Gewone zilverspar, Abies alba
De gewone zilverspar, Abies alba, is een naaldboom die weinig Nederland voorkomt. In andere landen, vooral de Europese berggebieden, groeit hij veelvuldig. De stam is dik en lang, waardoor hij bijzonder geschikt is voor scheepsmasten. De gewone zilverspar was de eerste boom die als kerstboom werd gebruikt, maar wordt inmiddels nauwelijks meer in huis gehaald wegens zijn vorm en de kosten voor het kweken.
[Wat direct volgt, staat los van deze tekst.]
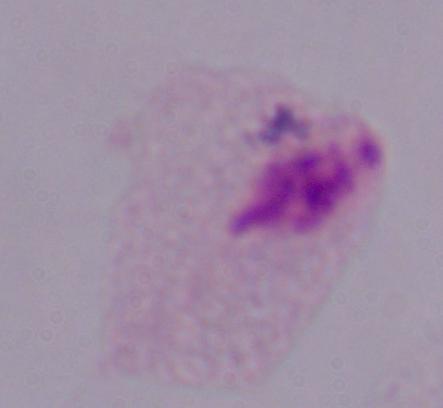
This is a trichomonad.

Summary:
  - Modality: photomicrograph
  - Magnification: 1000x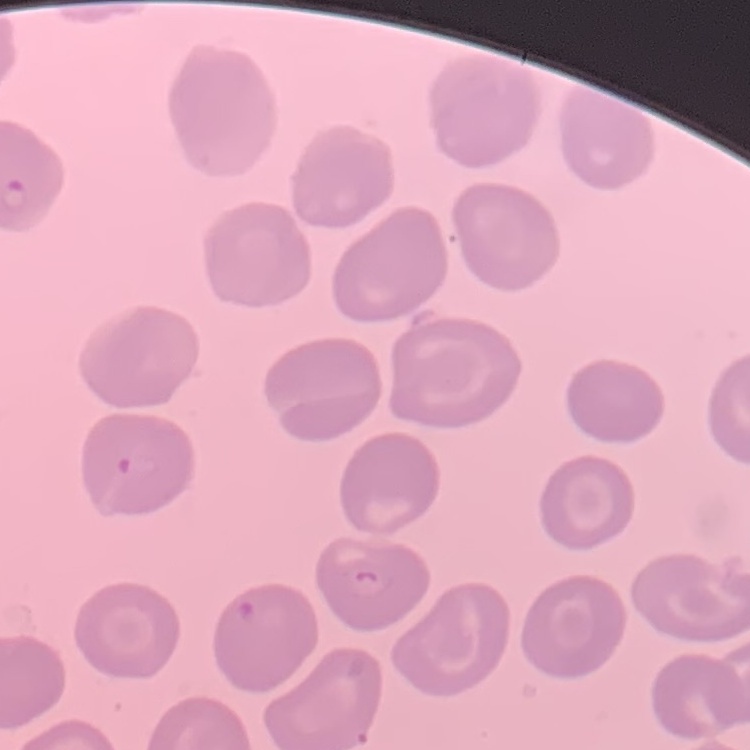
{
  "red_blood_cell_morphology": "no rouleaux formation",
  "image_type": "one tile cut from a larger photomicrograph",
  "stain": "Field's or Giemsa",
  "preparation": "thin peripheral smear"
}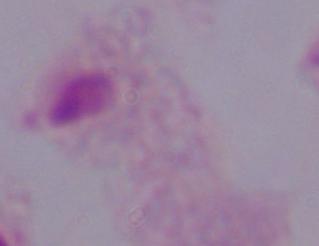
Summary:
  - Identification: trichomonad
  - Magnification: 1000x
  - Modality: photomicrographDescribe the morphology of the erythrocytes.
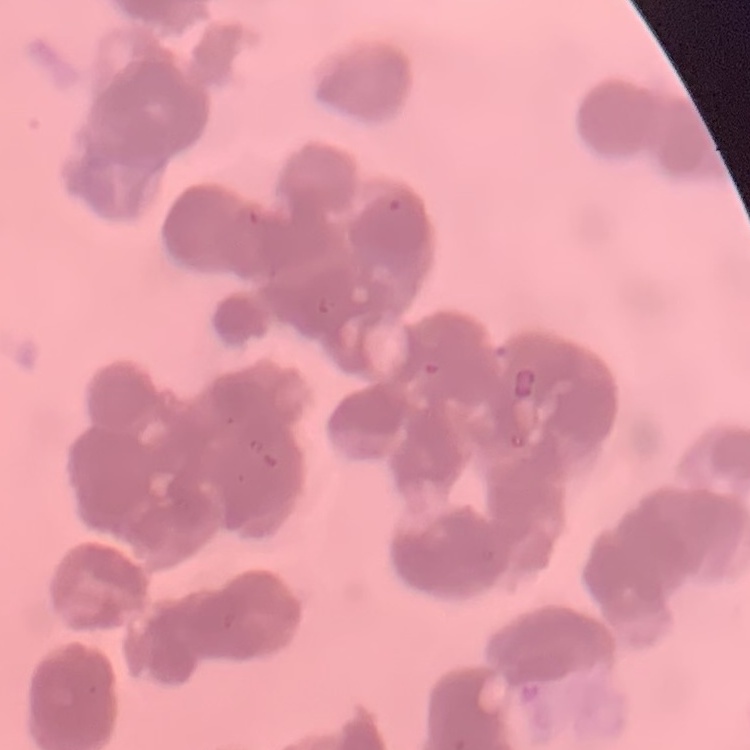

They show rouleaux formation.

Stained with either Field's or Giemsa. Thin blood smear. One tile cut from a larger photomicrograph.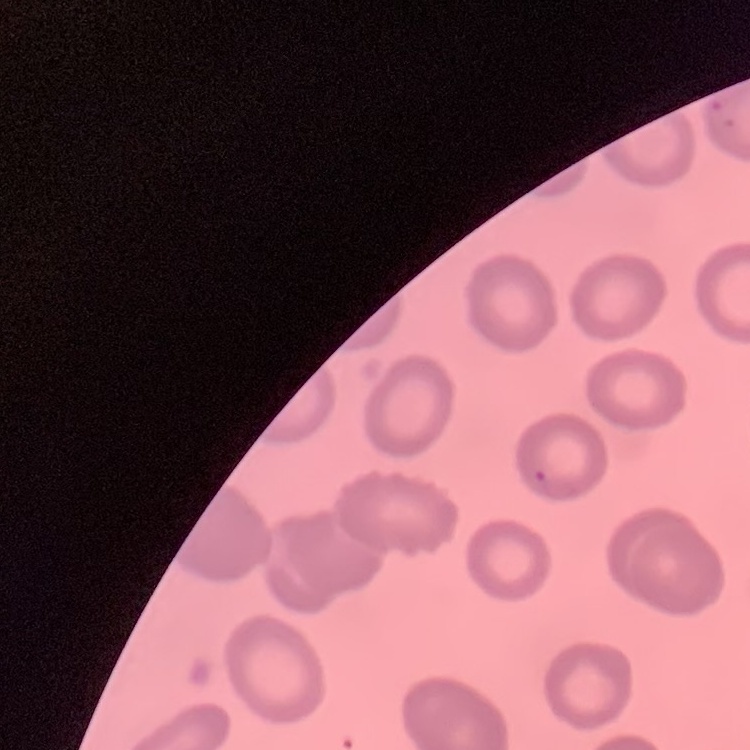

red blood cell morphology = no rouleaux formation
image type = square crop of a larger photomicrograph
preparation = thin peripheral smear
stain = Field's or Giemsa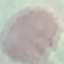
Summary:
  - Result: no malaria parasites seen
  - Capture: smartphone camera at the microscope eyepiece
  - Stain: Giemsa
  - Image type: automatically extracted cell patch, resized to 64 × 64 pixels
  - Preparation: thin blood filmIdentify the preparation type.
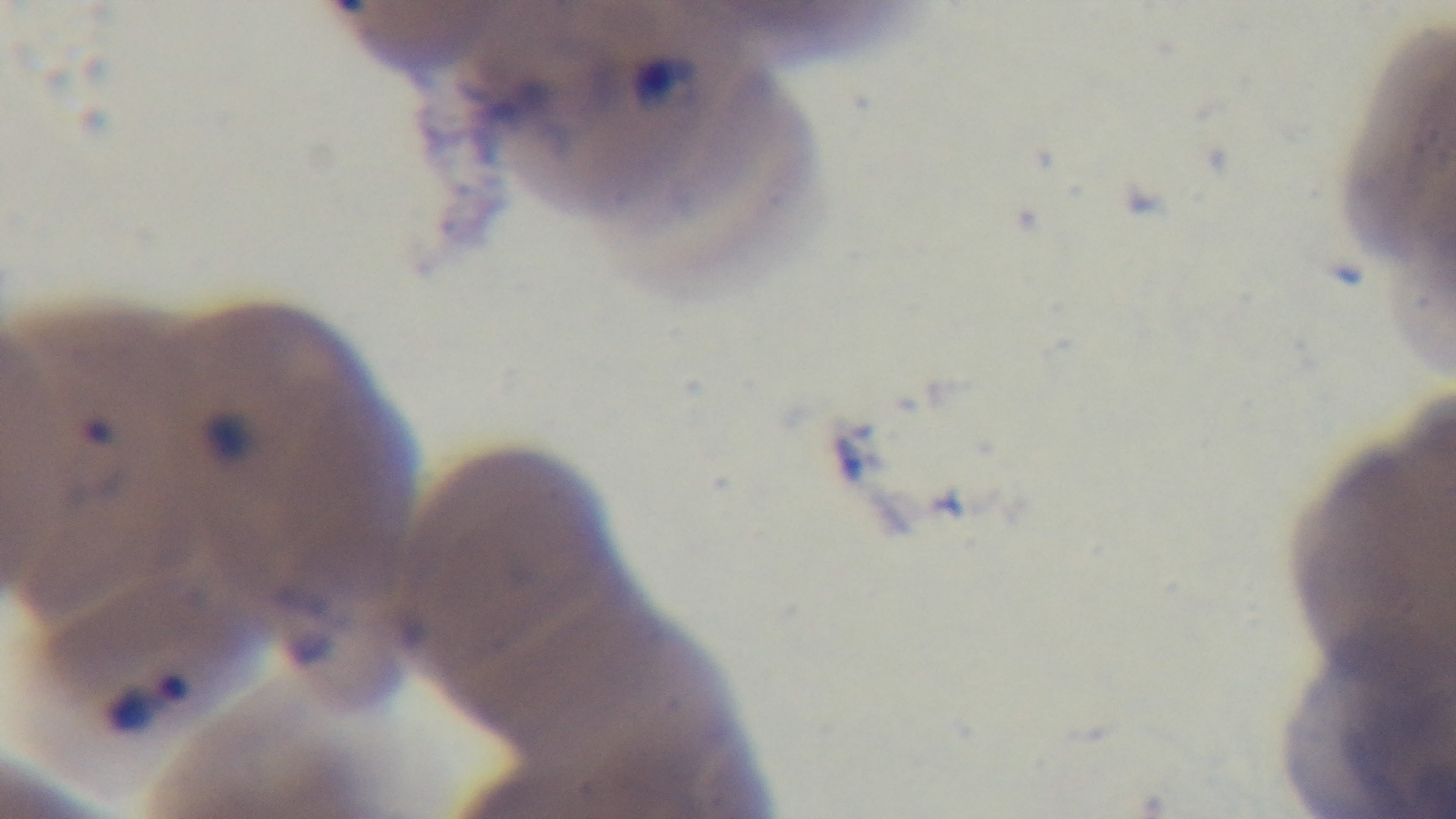

Thin.

Photomicrograph. One field from the slide. Malaria status: positive. Oil-immersion objective, 100x. Captured with a mounted 4K digital camera. Giemsa-stained.Identify the parasite.
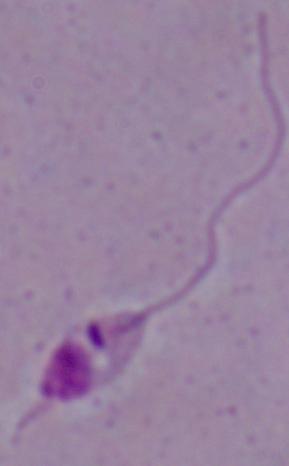

This is Leishmania.

Photomicrograph. 1000x magnification.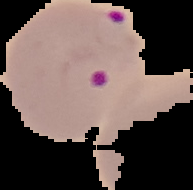 From a thin blood film. Segmented cell region on a black background. Result: Plasmodium parasites detected. Image is 193×190 pixels.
Deze zilverspar is een van de weinige naaldboomsoorten die gevoelig is voor wildvraat.
Taxonomische indeling
- Klasse: Spermatopsida
- Orde: Coniferales
- Familie: Pinaceae
- Geslacht: Abies
- Soort: Abies alba
Omschrijving
Een tak, de bloeiwijzen en verschillende kegelstadia van de gewone zilverspar /
Bron: Kilom691, Wikimedia Commons (Publiek domein)
De gewone zilverspar is een naaldboom met een smalle, kegelvormige kroon met een platte top. De takken groeien in takkransen. Dit houdt in dat de boom ieder jaar een nieuwe krans maakt, waarvan alle takken zich op dezelfde hoogte bevinden. De takken van de gewone zilverspar groeien horizontaal. De stam van deze boom is grijsachtig. De naalden groeien rondom de twijgen en niet in het platte vlak. De kegels van de gewone zilverspar staan rechtop en zijn cilindervormig. Ze worden maximaal twintig centimeter lang. De boom kan tot 60 meter hoog worden, hoewel deze hoogte alleen onder ideale groeiomstandigheden wordt bereikt. De stam is – behalve lang – dik en stevig.
Verspreiding
De gewone zilverspar komt van nature voor in de Pyreneeën tot de Alpen en de Balkan. Hier vormt hij grote bossen. Buiten dit gebied is soms een enkele zilverspar in het bos te vinden. In Nederland is hij als exoot slechts zelden in de bossen te vinden, dit omdat de klimaatomstandigheden niet geschikt zijn voor deze soort. De bomen die in de bossen staan zijn afstammelingen van aangeplante exemplaren. Buiten de bossen is de gewone zilverspar soms in parken en tuinen te vinden.
Omgeving
De gewone zilverspar groeit het beste in de bergen. Om optimale groei te bereiken, staat hij op een hoogte van 800 tot 2000 meter. Hij heeft rijke bodems met een goede vochtvoorziening nodig. Hier wortelt hij diep, en dat is nodig ook. De gewone zilverspar is zeer gevoelig voor droogte tijdens het groeiseizoen. Hij is bijzonder schaduwtolerant, en verjongt zelfs alleen als er voldoende schaduw is. Als een van de weinige naaldboomsoorten is de gewone zilverspar gevoelig voor wildvraat.
Voortplanting
De gewone zilverspar bloeit in mei. De vrouwelijke bloemen zijn geelgroen, de mannelijke bloemen geelrood. De kegels staan rechtop aan de takken, en hebben dekschubben die langer zijn dan de kegelschubben.
En de mens
Het hout van de gewone zilverspar is geschikt als constructiehout, maar het is van mindere kwaliteit en moeilijker te bewerken dan het hout van de fijnspar. De boom heeft echter een stevige, dikke stam die nauwelijks dunner wordt naarmate hoger in de boom gemeten wordt. Hierdoor werd de boom bijzonder veel gebruikt voor scheepsmasten. De VOC stuurde vroeger speciale gezanten naar Midden Europa om geschikte bomen te zoeken.
Verder staat de gewone zilverspar bekent als een kerstboom. Het was de eerste boom die voor deze functie werd gebruikt, maar inmiddels is hij niet meer populair. Dit omdat hij relatief duur is om te kweken, en hij niet zo’n mooie vorm heeft als bijvoorbeeld de Nordmann-spar. De oliën uit de naalden en kegels wordt gebruikt in verschillende parfums en cosmetische producten.